---- DATA SEGMENT

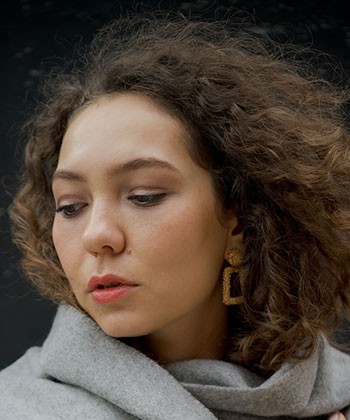 How to Stop "Halo" Frizz at the Roots
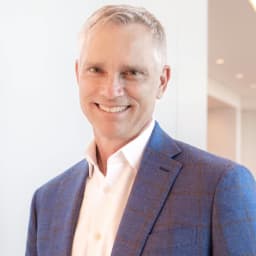 American Airlines CEO gives stark warning about fuel and ticket prices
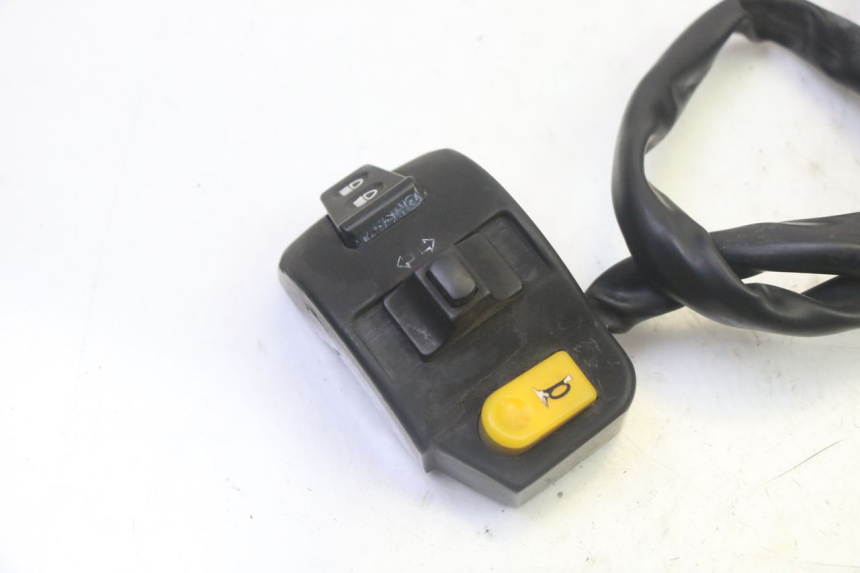 photo de COMMODO GAUCHE PEUGEOT KISBEE 2T 50 (2010 - 2017) - Détail de la pièce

--------

Make an exact copy of the data above, pictures excluded.

◆ REPLY TO THE EXERCISE:
 How to Stop "Halo" Frizz at the Roots
 American Airlines CEO gives stark warning about fuel and ticket prices
 photo de COMMODO GAUCHE PEUGEOT KISBEE 2T 50 (2010 - 2017) - Détail de la pièce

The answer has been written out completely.